NAIROBI, Kenya, Jan 7 – The Kenya Revenue Authority (KRA) has announced a 12.8 percent growth in revenue for the first half of the fiscal year, compared to the same period last year.
KRA Commissioner General Michael Waweru has said that this is despite the cumulative underperformance of the Kenyan economy and a threatening global economic recession whose effect was anticipated would trickle down to the country.
Mr Waweru said on Wednesday that the stronger performance recorded in the second quarter and the economic fundamentals behind it – including lower oil prices and a weaker currency, are likely to prevail.
“In the second quarter, KRA collected Sh121.8 billion against a target of Sh120.4 billion. A surplus of Sh1.4 billion was realised, driven primarily by a strong performance in December 2008,” held the KRA chief.
Mr Waweru expressed optimism that the revenue body would achieve its ambitious targets of collecting Sh492.9 billion, which will represent a 13.6 percent increase over the Sh433.9 billion targeted in the last fiscal year.
“I think for us as a Revenue Authority, the worst is behind us, and we should see better performance in the next two quarters provided the economic fundamentals sustain,” he said.
Mr Waweru also revealed that the recently introduced turnover tax was not performing too well, as only 6,000 companies against a target of 15,000 had registered for the same.
However, he was quick to reassure that KRA intends to do more to ensure the turnover tax targets are met within this year.

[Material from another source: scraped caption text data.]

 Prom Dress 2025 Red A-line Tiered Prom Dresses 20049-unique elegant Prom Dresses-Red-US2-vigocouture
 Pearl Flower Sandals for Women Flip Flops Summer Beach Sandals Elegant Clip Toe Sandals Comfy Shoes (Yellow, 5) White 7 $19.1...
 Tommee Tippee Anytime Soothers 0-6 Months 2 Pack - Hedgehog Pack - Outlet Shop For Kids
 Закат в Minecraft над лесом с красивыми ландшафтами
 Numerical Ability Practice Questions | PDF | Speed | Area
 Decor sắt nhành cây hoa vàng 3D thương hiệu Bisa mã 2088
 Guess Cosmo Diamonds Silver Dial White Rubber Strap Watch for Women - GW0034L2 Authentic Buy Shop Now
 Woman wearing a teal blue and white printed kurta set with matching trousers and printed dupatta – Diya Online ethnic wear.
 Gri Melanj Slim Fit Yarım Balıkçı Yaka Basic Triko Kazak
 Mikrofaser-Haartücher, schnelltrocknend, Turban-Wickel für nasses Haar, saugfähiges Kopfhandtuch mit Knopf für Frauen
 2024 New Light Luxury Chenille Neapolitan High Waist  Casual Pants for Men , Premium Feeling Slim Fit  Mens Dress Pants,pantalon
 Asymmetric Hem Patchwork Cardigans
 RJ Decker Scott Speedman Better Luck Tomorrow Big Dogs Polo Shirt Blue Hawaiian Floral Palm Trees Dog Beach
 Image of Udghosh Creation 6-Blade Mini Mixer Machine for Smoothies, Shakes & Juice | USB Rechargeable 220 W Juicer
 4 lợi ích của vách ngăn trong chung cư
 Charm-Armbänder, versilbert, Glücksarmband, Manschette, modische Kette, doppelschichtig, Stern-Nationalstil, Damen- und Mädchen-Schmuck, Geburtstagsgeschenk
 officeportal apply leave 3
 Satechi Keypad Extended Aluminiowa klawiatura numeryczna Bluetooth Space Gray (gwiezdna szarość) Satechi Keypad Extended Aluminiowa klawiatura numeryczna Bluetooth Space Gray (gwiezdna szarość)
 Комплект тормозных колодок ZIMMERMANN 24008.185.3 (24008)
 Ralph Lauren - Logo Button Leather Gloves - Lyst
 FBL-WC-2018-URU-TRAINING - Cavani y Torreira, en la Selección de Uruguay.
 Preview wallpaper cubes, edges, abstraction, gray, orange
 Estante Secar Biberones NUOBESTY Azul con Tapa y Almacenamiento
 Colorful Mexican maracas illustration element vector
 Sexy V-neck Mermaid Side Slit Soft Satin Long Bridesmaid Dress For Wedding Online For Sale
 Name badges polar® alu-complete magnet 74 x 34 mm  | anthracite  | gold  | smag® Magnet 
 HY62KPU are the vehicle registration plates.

Meanwhile, the Commissioner General is proposing that in future tax compliance becomes a requirement for elective office holders in the country.
“So that if you seek elective office you have to get clearance from the tax authority, so that you have the moral authority to administer this tax when you get into office,” he explained.
“And I mean all taxes; including even on benefits like motor vehicle financing and all other taxes that are payable by you and me. Everyone in this country should pay because they also enjoy the services offered by the government,” said Mr Waweru.
He admitted that the refusal by MPs to pay tax has negatively affected revenue collection from the Pay As You Earn (PAYE) tax, which had been included in the Authority’s targets for this fiscal year.